Ayato acabou olhando pro estado da namorada. Revirou os olhos, mas ainda segurou sua mão:

—Ok. Vá em frente.

Sofie, ainda segurando a mão do rapaz, bateu na porta com suavidade.

—Laito.- Sofie chamou, sua voz fraquejando na última sílaba.- Por favor, sai do quarto.

Antes que eu pudesse chorar, saí do corredor correndo.

Fiquei até assustada quando cheguei finalmente na parte externa e nem achei tanta gente.

O caixão de Marie ainda estava bem fechado. Mordi minha bochecha quando vi Sarah perto dele, com algumas flores na mão.

Ela mal me cumprimentou, só vi que notou minha presença quando seus olhos se levantaram.

—Você esteve aqui desde manhã?- Questionei, me aproximando dela.

Sarah concordou suavemente com a cabeça.

—É.- Pude ver ela engolindo em seco- Kanato foi me buscar algo pra comer.

—Cadê o resto do pessoal?- Questionei.

Sarah deu de ombros.

—Acho que todo mundo só prefere ser rápido em relação a isso.- Apontou pro caixão.- Eu só tenho leves tendências masoquistas.

—Laito ainda não veio?- Me sentei ao lado dela.

Ela negou com a cabeça.

—Não o culpo.- Sarah suspirou- Eu quase não vim.

—E ainda está aqui.- Apertei o ombro dela.

Ela forçou um sorriso.

—Anna, eu realmente agradeço sua tentativa de me fazer companhia, mas eu sinceramente acho que se nem meu namorado conseguiu me fazer sorrir, ninguém consegue.

—Eu ainda acho que quero ficar aqui.- Sorri de leve pra ela.

Sarah se deitou no meu ombro, e ouvi ela murmurando um agradecimento.

Finalmente, pude ver mais pessoas chegando.

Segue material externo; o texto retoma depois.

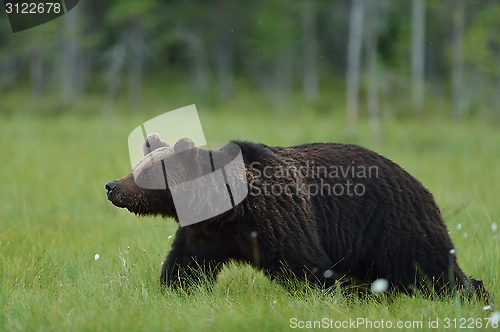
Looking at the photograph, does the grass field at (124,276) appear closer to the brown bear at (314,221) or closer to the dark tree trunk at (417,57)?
the brown bear at (314,221)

Sofie e Ayato estavam com Laito. Priya e Yuma iam chegar ao mesmo tempo, mas pararam na porta, se encararam e então desviaram o caminho pra chegarem em diferentes momentos.

Victoria chegou ainda depois, abaixando a barra da blusa longa que usava. E Kanato chegou com um pedaço de bolo que entregou pra Sarah.

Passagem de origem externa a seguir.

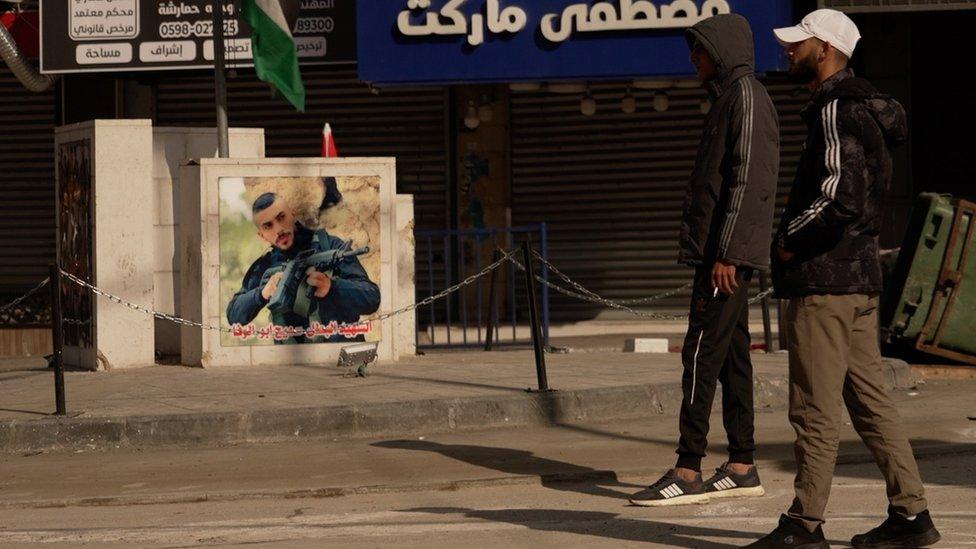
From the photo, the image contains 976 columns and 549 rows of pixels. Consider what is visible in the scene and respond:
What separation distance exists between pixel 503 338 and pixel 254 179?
504 centimetres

Ficou um silêncio extremamente desconfortável enquanto todos encaravam o caixão.

—…A gente provavelmente devia enterrar isso.- Priya finalmente falou.

—Você jura?- Victoria pareceu estressada.- Que tal pelo menos deixar a família dela decidir.

—Será que podemos passar um dia com vocês não tendo uma briga completamente idiota?!- Kanato brigou- Não sei se perceberam, tem pessoas realmente sensibilizadas aqui!

—Eu não fiz absolutamente nada!- Priya retrucou- A culpa não é minha se a Senhora Sakamaki se recusa a tentar ouvir qualquer coisa que saia da minha boca!

—Gente, menos.- Sofie revirou os olhos- Tipo, bem menos. Quase nada.

Laito estava quase paralisado, olhando sem parar pro caixão.

—Laito? Tudo bem?- Ayato o chamou.

—É sério isso, Ayato?- Sarah o encarou feio.

—Por que diabos vocês só sabem brigar?!- Yuma pareceu frustrado.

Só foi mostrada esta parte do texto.